Adobe tagged 13 of the 29 bugs with the phrase "could potentially lead to arbitrary code execution," security-speak for vulnerabilities that could be exploited to hijack a system. Like Apple, but unlike Microsoft, Oracle and other large software vendors, Adobe does not apply a rating system to the flaws it fixes.
Four of the bugs may be exploitable, Adobe confirmed, saying that for the quartet, "arbitrary code execution has not been demonstrated, but may be possible."
Many of the rest could be used to crash Reader or Acrobat, but were not likely to lead to a compromised computer.
Last week, Adobe confirmed that one of the vulnerabilities patched today was being exploited using rigged PDF files in "limited targeted attacks," and promised then that it would fix the flaw today.
The backdoor Trojan, dubbed "Protux" by Trend Micro, is no malware newcomer; it's been the payload for attacks that exploited vulnerabilities in Microsoft's Office suite.
Also in the Adobe patch mix today were fixes for the Reader plug-ins used by Mozilla's Firefox, Google's Chrome and Opera Software's Opera browsers. While the Firefox plug-in bug was considered critical, the one in the plug-in used by Chrome and Opera was less serious, although it could be used by identity thieves to hoodwink users into believing they were at a legitimate website when they actually had been shunted to a phony.
Adobe has struggled this year to keep up with a rising tide of Reader and Acrobat vulnerabilities. In March, the company quashed a PDF bug that attackers had been using for more than two months, patched Reader and Acrobat again in May to block another zero-day and fixed a Flash-related PDF flaw in July.
The update was the fourth this year that plugged a hole already being used by hackers.
Although Microsoft patched more vulnerabilities today (34) than did Adobe, at least one researcher pegged the latter as the company that needs to step up its security game.

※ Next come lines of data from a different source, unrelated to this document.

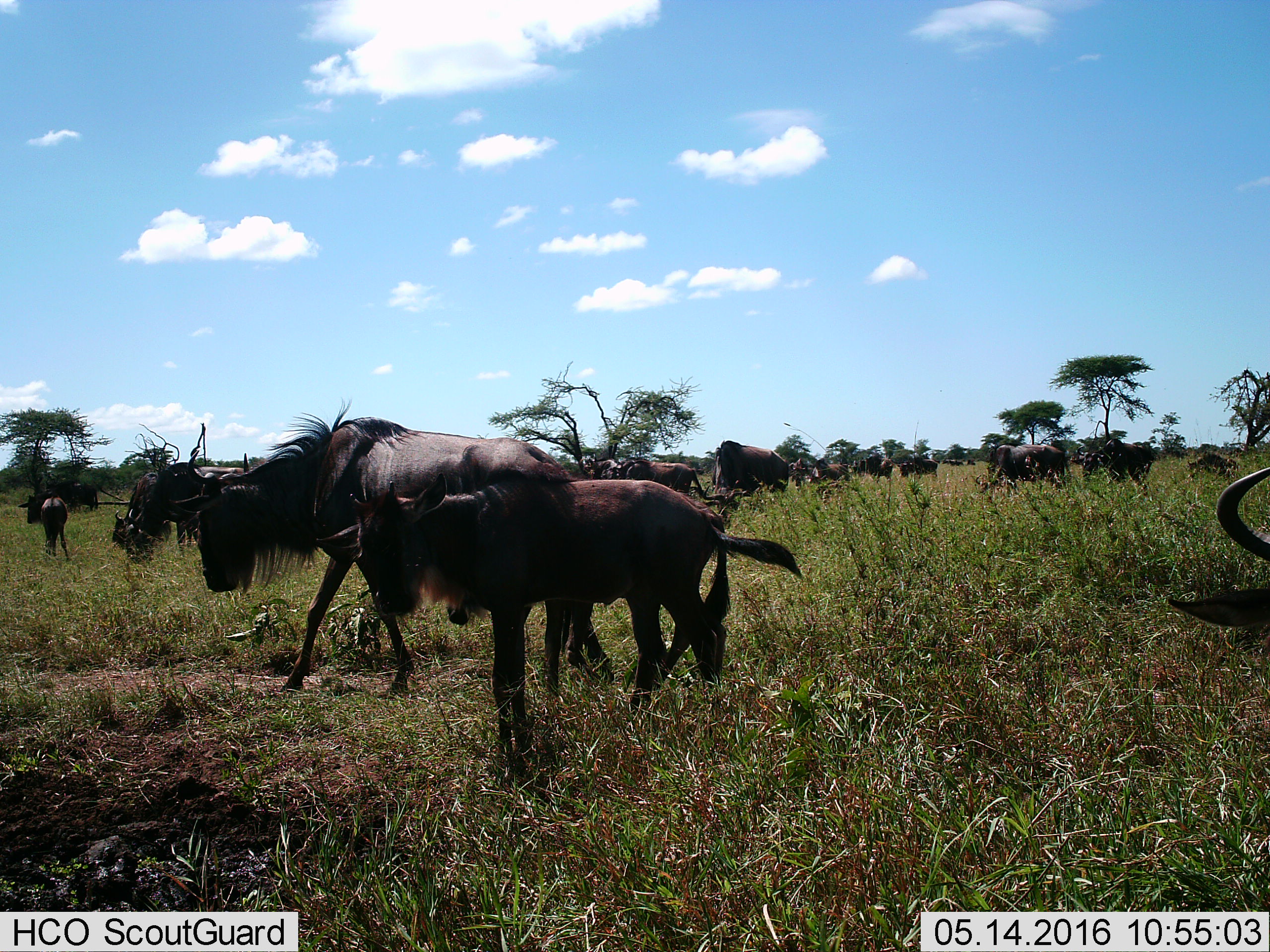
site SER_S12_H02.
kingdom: Animalia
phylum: Chordata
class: Mammalia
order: Artiodactyla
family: Bovidae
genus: Connochaetes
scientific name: Connochaetes taurinus taurinus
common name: blue wildebeest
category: wildebeestblue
Wildebeestblue (blue wildebeest) (Connochaetes taurinus taurinus), count 11-50. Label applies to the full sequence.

"The lower-hanging fruit isn't Microsoft, it's Adobe," said Wolfgang Kandek, chief technology officer at security vendor Qualys. "They seem to be getting a decent amount of attacks against their software."
Adobe has made moves to improve its security bottom line, the biggest being a promise in June to follow Microsoft's lead and release regular security updates for Reader and Acrobat. Originally, Adobe intended to post its second quarterly update last month, but a scramble during July to fix several flaws, including some introduced by Microsoft in a code "library" used by Adobe developers, ruined that plan. It announced more than a month ago that it would instead push the patch date into October.
Adobe Reader and Adobe Acrobat 9.2, 8.1.7 and 7.1.4 for Windows, Mac and Linux can be downloaded from Adobe's website using the links included in today's advisory. Alternately, users can use the programs' built-in update mechanism to grab the new versions.